** BEGIN **

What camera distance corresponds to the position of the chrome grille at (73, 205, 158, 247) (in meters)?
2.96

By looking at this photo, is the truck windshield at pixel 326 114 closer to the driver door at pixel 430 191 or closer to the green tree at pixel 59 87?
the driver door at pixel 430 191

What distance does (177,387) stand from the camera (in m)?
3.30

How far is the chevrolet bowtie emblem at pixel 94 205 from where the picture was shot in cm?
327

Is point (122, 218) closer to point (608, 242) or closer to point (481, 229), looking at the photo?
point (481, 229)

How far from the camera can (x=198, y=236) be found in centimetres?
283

** END **
** BEGIN **

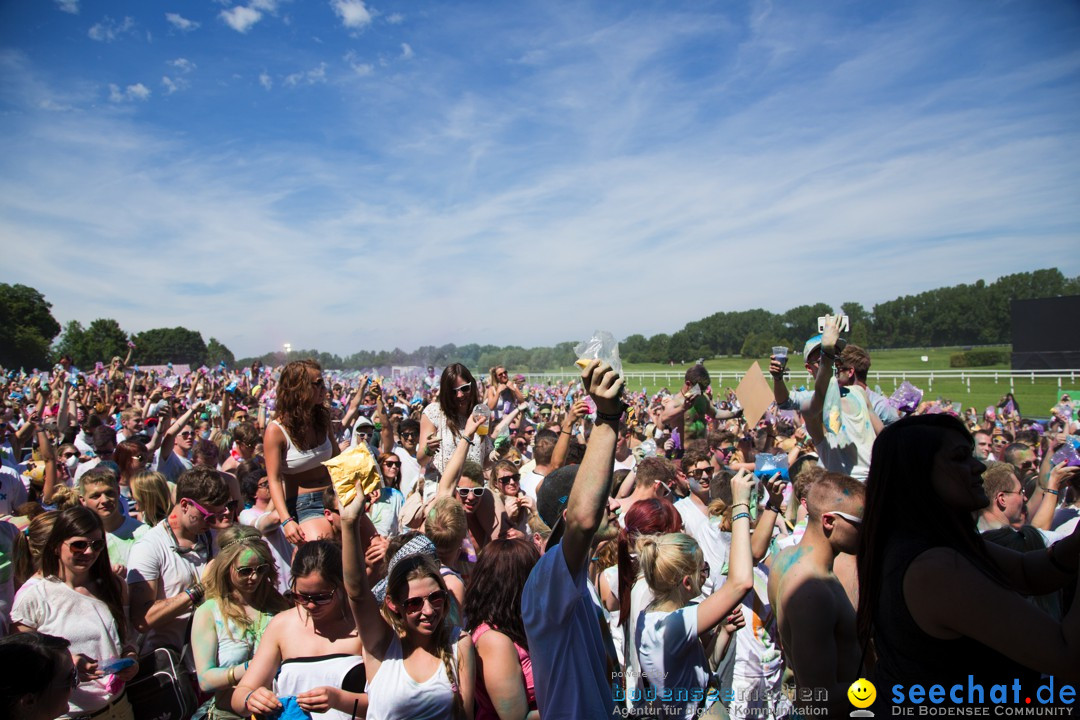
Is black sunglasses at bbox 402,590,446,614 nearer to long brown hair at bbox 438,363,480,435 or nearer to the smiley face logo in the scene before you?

** END **

■ **Task description**: Gather every line of the records above that contains the word "door", copying each one in full. Match case exactly.

■ **Exercise response**:
By looking at this photo, is the truck windshield at pixel 326 114 closer to the driver door at pixel 430 191 or closer to the green tree at pixel 59 87?
the driver door at pixel 430 191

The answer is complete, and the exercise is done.